Google and University of Chicago face lawsuit over shared patient data
Wow! This is scary. We wouldn’t want this to happen to your practice. Get Meducated!
The lawsuit says the university included timestamps and doctors notes with the data it shared.
A couple of years ago, Google teamed up with the University of Chicago Medicine to improve prediction in healthcare, which could help prevent complications and save lives. To be able to accomplish that, the university had to share patient data with Google, since machine learning requires vast amounts of data. But now a lawsuit filed against the tech giant and the education institution says a bit too much data changed hands in the process. According to The New York Times, the lawsuit, which is seeking class-action status, is accusing the hospital of sharing hundreds of thousands of patient records with identifiable date stamps and doctor’s notes.
Under HIPAA, medical providers are allowed to share data with others for research purposes, so long as they’re de-identified.

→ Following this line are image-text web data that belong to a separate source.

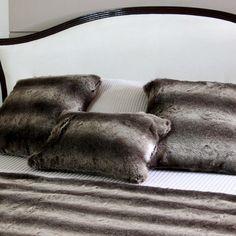 A Almofada Siberia 50x35 é feita no tamanho perfeito para complementar composições de sala ou quartos! Sua cor e toque relaxante fazem com que ela se encaixe tanto em decorações clássicas quanto em espaços com detalhes mais rústicos.  Shop online> http://www.lolahome.com.br/almofada-siberia-50-x-35-721.aspx/p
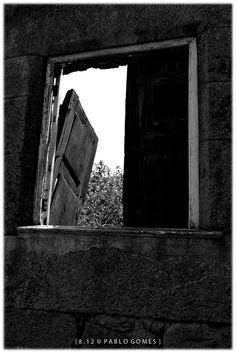 [2012 - Castelo Rodrigo - Portugal] #fotografia #fotografias #photography #foto #fotos #photo #photos #local #locais #locals #cidade #cidades #ciudad #ciudades #city #cities #europa #europe #janela #janelas #ventana #ventanas #window #windows #turismo #tourism @Visit Portugal @ePortugal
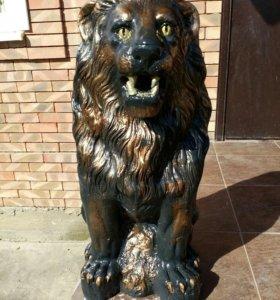 Гипсовая фигура Лев
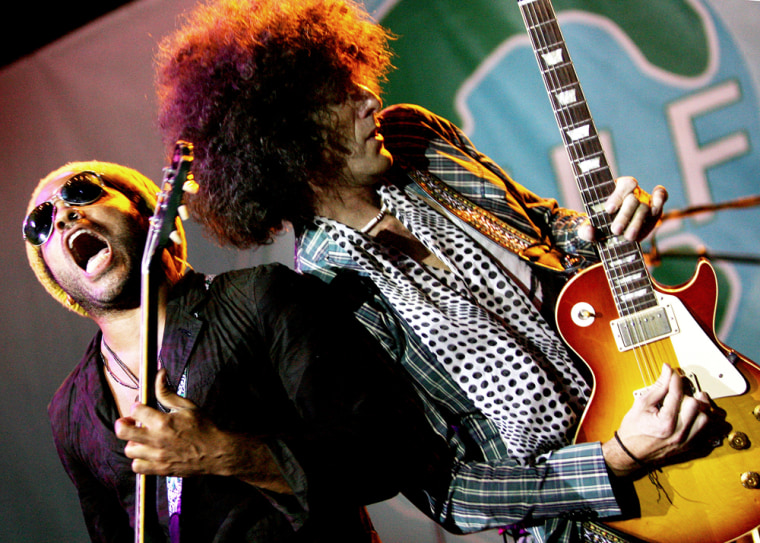 Image: Lenny Kravitz performs during the Gulf Aid benefit concert at Mardi Gras World in New Orleans, Louisiana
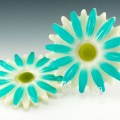 Sweet pair of resin flower trivets from the 1950's - 1960's in like new condition.
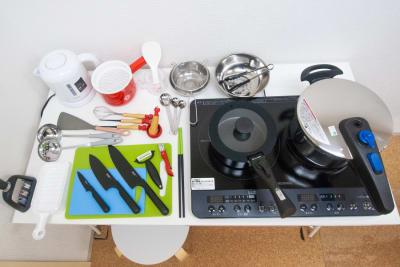 調理器具達です。たこ焼きセットが可愛いくて愛おしい存在なのです🐙 (左下に写り込んでいるのは包丁研ぎ器です) - FUN HOUR 新宿御苑 パーティールームの設備の写真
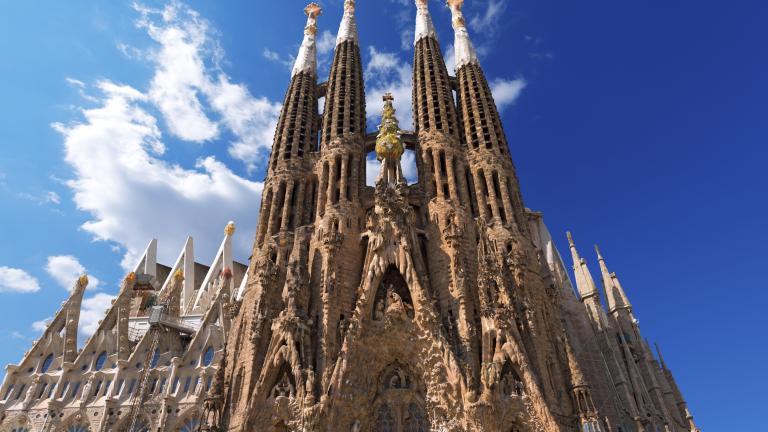 """Световноизвестната """"Саграда Фамилия"""" била строена без разрешително, ще плаща милиони на Барселона"""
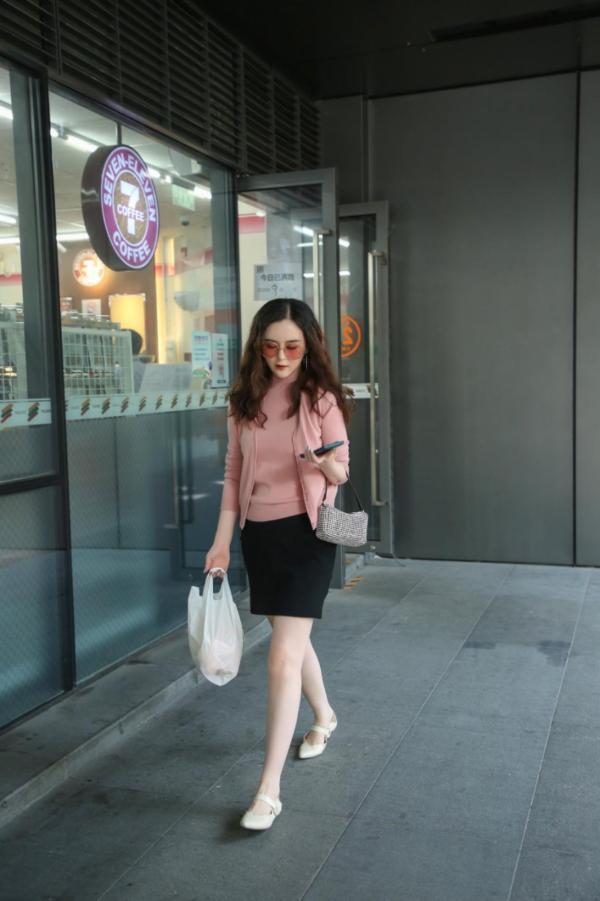 刘竞粉色明媚心情日常照,善于平衡工作和生活!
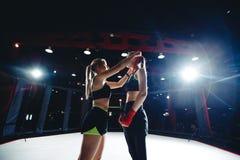 Muttahida Majlis-E-Amal de Boxing del atleta de la muchacha fotos de archivo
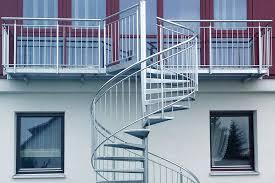 Steinteppich verlegen, balkon , terrasse, treppe. Metallbau Balkone Treppen Tore Zaune Metalldacher R M Metallbau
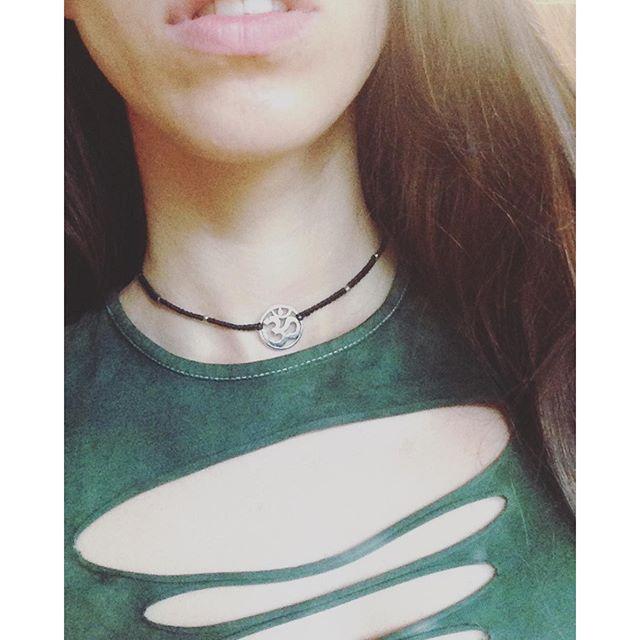 zarte kleine Ohm-Halskette ૐ #ohmsign #choker #bohochic #bohostyle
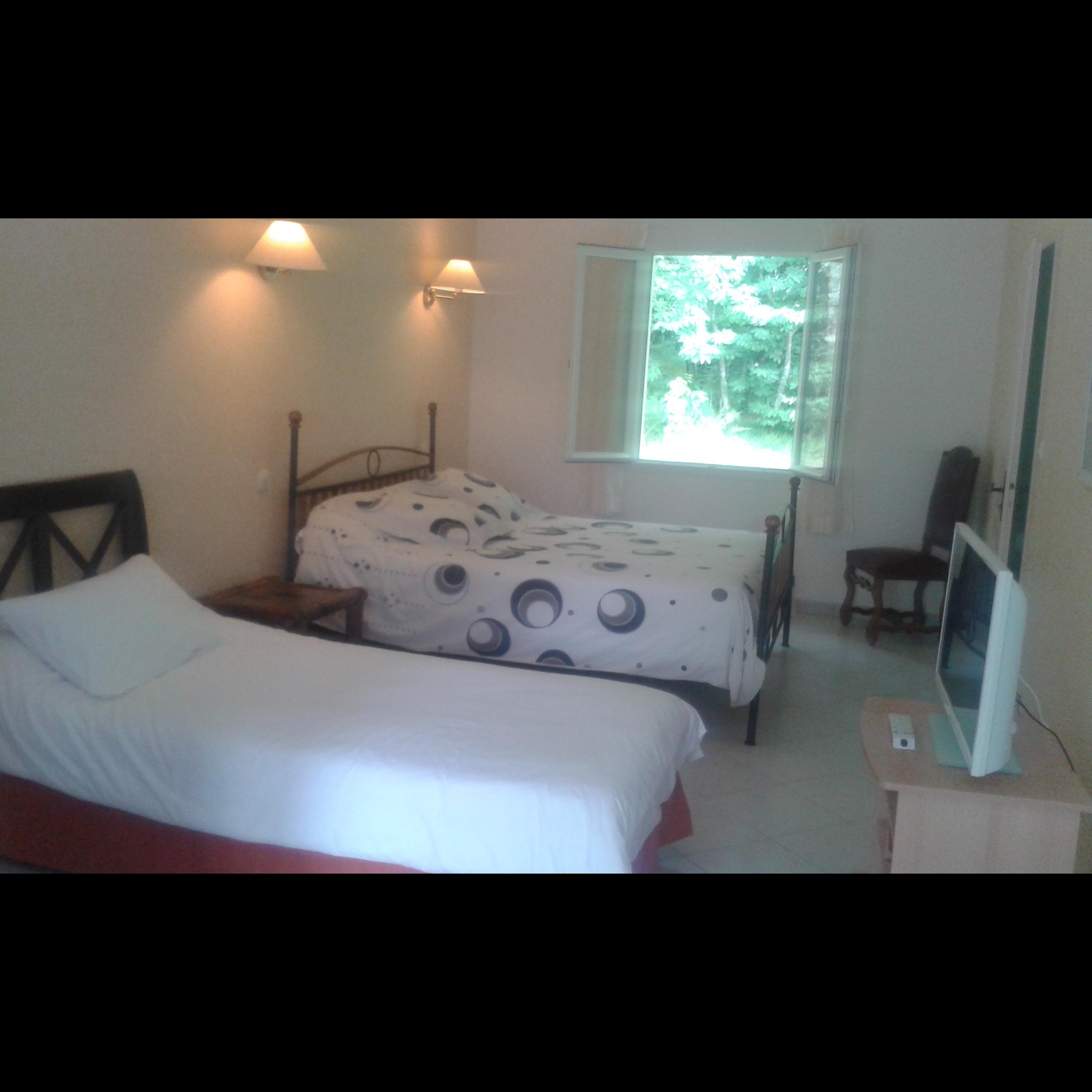 Chambre d 39 h tes spacieuse proximit d 39 angoul me chambres d 39 h te dirac cl vacances - Chambre d hotes angouleme ...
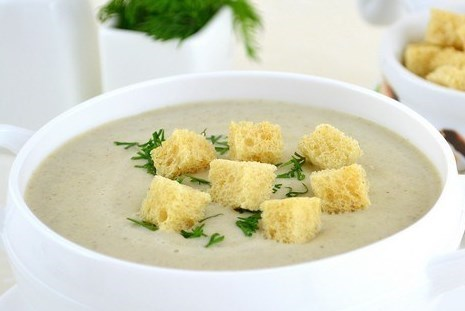 Суп-крем из опят на курином бульоне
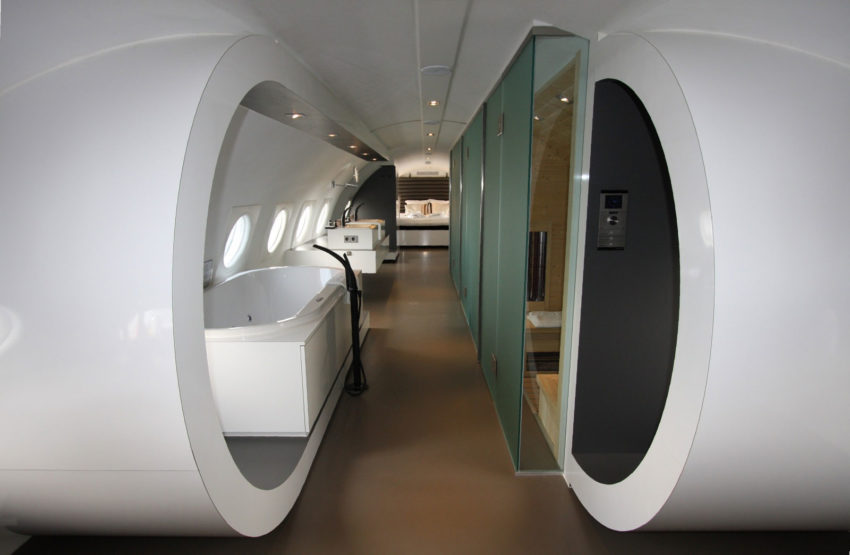 Airplane Suite (12)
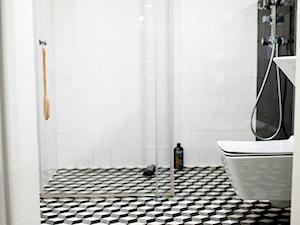 Łazienka - Mała biała czarna łazienka na poddaszu w bloku w domu jednorodzinnym bez okna - zdjęcie od Athena Marmor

The lawsuit asserts that the date and timestamps are a violation, especially since Google can collect information about people through other avenues. It could, theoretically, combine the date and time a patient went to the hospital with location data from Google Maps or Waze to uncover their identity.
According to CNET, part of the lawsuit reads: “The personal medical information obtained by Google is the most sensitive and intimate information in an individual’s life, and its unauthorized disclosure is far more damaging to an individual’s privacy” than compromised credit card or Social Security numbers. The plaintiffs are now accusing the university of consumer fraud and fraudulent business practices, because it didn’t receive express consent from patients to share their data. They’re also accusing Google of unjust enrichment.
That said, the lawsuit didn’t include evidence that Google misused the information the university provided. A Google spokesperson told NYT that the company followed all the relevant HIPAA rules and regulations in handling health data, because it believes its “health care research could help save lives in the future.” Even if the lawsuit gets dismissed, we might see more similar ones in the future as tech giants move into the healthcare space.
“We believe our healthcare research could help save lives in the future, which is why we take privacy seriously and follow all relevant rules and regulations in our handling of health data,” a Google spokesperson told Engadget.
“The Medical Center entered into a research partnership with Google as part of the Medical Center’s continuing efforts to improve the lives of its patients,” the University’s statement explains. “That research partnership was appropriate and legal and the claims asserted in this case are baseless and a disservice to the Medical Center’s fundamental mission of improving the lives of its patients. The University and the Medical Center will vigorously defend this action in court.”